You have $\vec{v}_i=\dot{\vec{r}}_i=\dot{q}^j \partial_j \vec{r}_i$ and thus
$$\mathcal{F}=\frac{1}{2} \sum_i \dot{q}^j \dot{q}^k (\partial_j \vec{r}_i) \cdot (\partial_k \vec{r}_i).$$
Sinc the $\vec{r}_i$ are functions of the $q^j$ and $t$ but not of $\dot{q}^j$ by assumption you have
$$\mathcal{F}(q,\lambda \dot{q},t)=\lambda^2 \mathcal{F}(q,\dot{q},t).$$
QED.

Thank you.
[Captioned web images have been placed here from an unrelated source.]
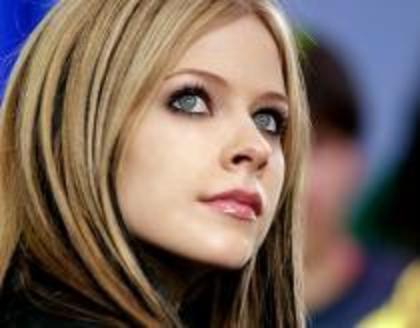 QKFFCQKXUNIVBKXKYTV - Avril Lavigne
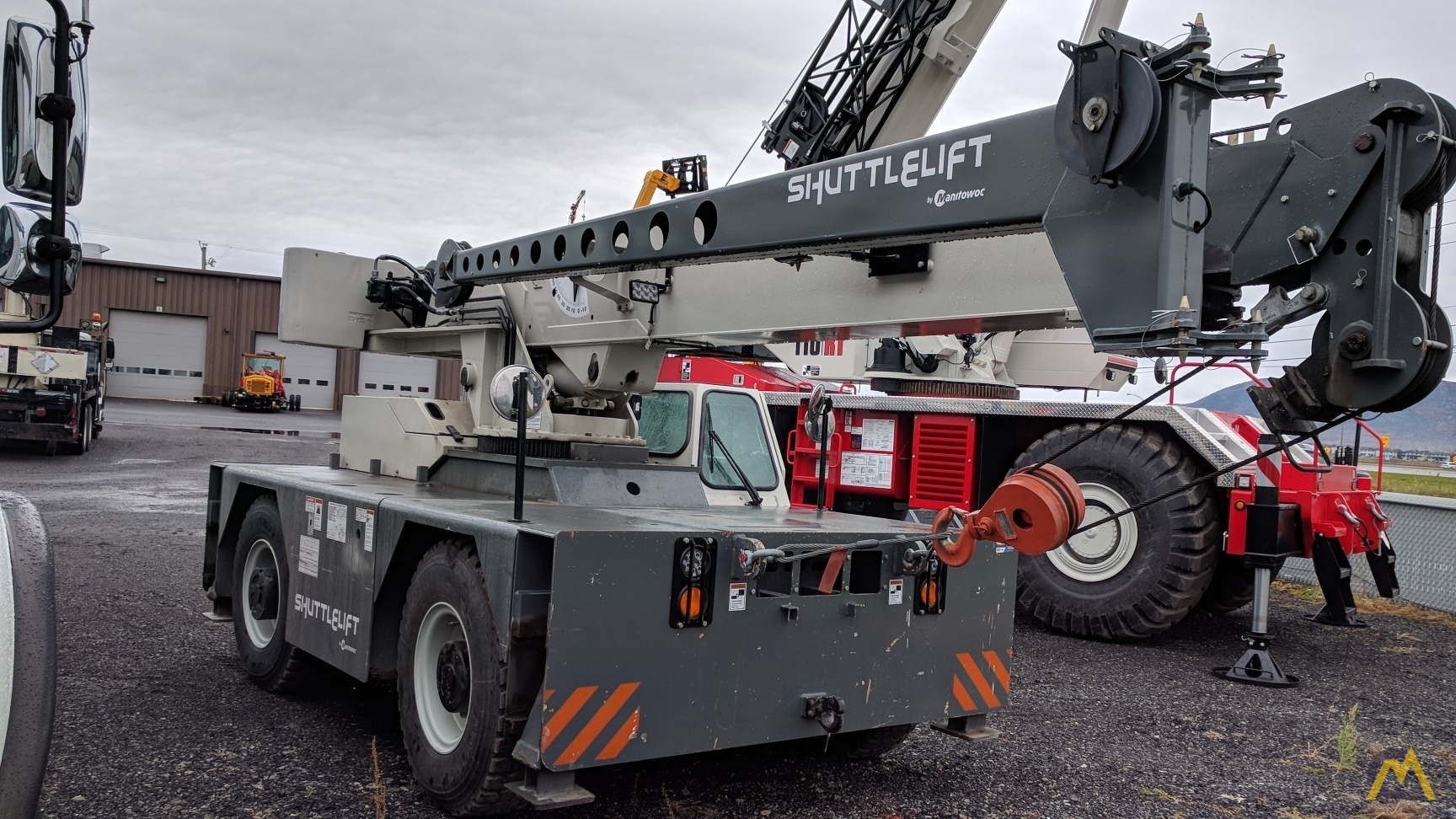 Shuttlelift CD5515-2 15-ton Industrial Carry Deck Industrial Crane 2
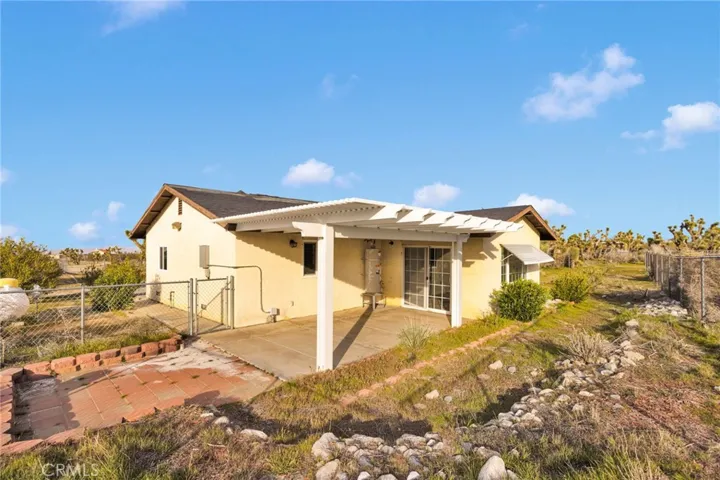 329 Lindero Road, Pinon Hills, California 92372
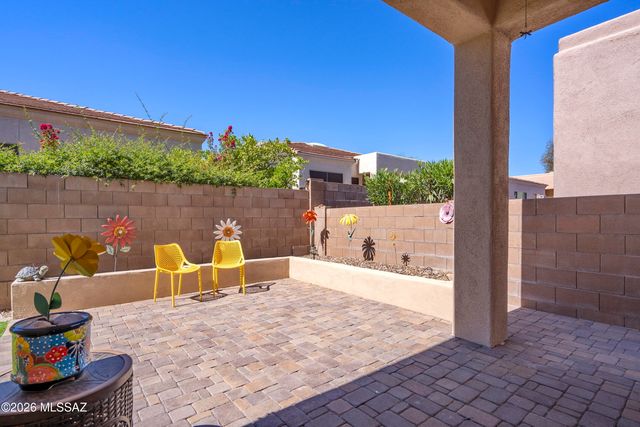 7456 E Calle Infinito, Tucson, AZ 85715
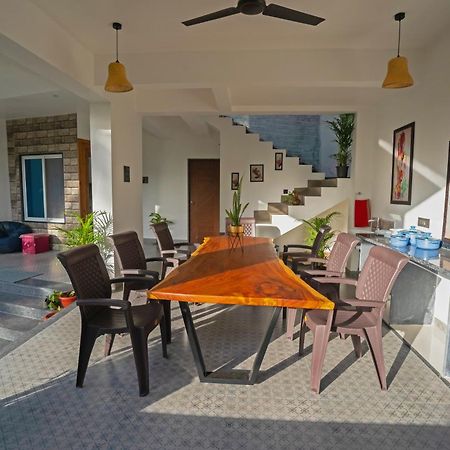Almond Villa Алибаг Экстерьер фото
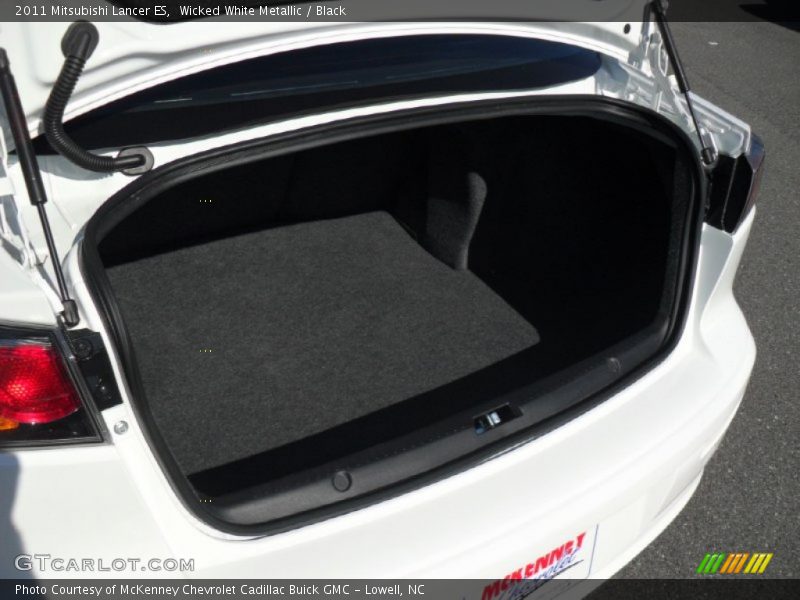 Wicked White Metallic / Black 2011 Mitsubishi Lancer ES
Why not a partial with time term in $\vec{v}_i=\dot{\vec{r}}_i=\dot{q}^j \partial_j \vec{r}_i$ also where did the kx, ky, kz term go?

 

[wrobel]

How can I prove that the dissipation function is homogeneous of degree 2 in ?

if $\boldsymbol r_i$ depends on t explicitly then it is not so

 

[vanhees71]

Indeed, I've overlooked this and also forgot the coefficients. So we must have
$$\vec{r}_i=\vec{r}_i(q)$$
and thus
$$\dot{\vec{r}_i}=\dot{q}^j \partial_{j} \vec{r}_i(q)$$
and
$$\mathcal{F}=\frac{1}{2} \sum_i \vec{v}_i^{\text{T}} \hat{K} \vec{v}_i = \frac{1}{2} \dot{q}^j \dot{q}^k g_{jk}$$
with
$$g_{jk} = \sum_i (\partial_j \vec{r}_i)^{\text{T}} \hat{K} \partial_k \vec{r}_i.$$
Now indeed $g_{jk}$ is a function of the $q$ only and don't depend on $\dot{q}$, and thus indeed $\mathcal{F}$ is a homogeneous function of degree 2 in the generalized velocities $\dot{q}$.

 

[Kashmir]

if $\boldsymbol r_i$ depends on t explicitly then it is not so

Yes, thank you. :)

 

[Kashmir]

Indeed, I've overlooked this and also forgot the coefficients. So we must have
$$\vec{r}_i=\vec{r}_i(q)$$
and thus
$$\dot{\vec{r}_i}=\dot{q}^j \partial_{j} \vec{r}_i(q)$$
and
$$\mathcal{F}=\frac{1}{2} \sum_i \vec{v}_i^{\text{T}} \hat{K} \vec{v}_i = \frac{1}{2} \dot{q}^j \dot{q}^k g_{jk}$$
with
$$g_{jk} = \sum_i (\partial_j \vec{r}_i)^{\text{T}} \hat{K} \partial_k \vec{r}_i.$$
Now indeed $g_{jk}$ is a function of the $q$ only and don't depend on $\dot{q}$, and thus indeed $\mathcal{F}$ is a homogeneous function of degree 2 in the generalized velocities $\dot{q}$.

Got it. Thank you very much. :)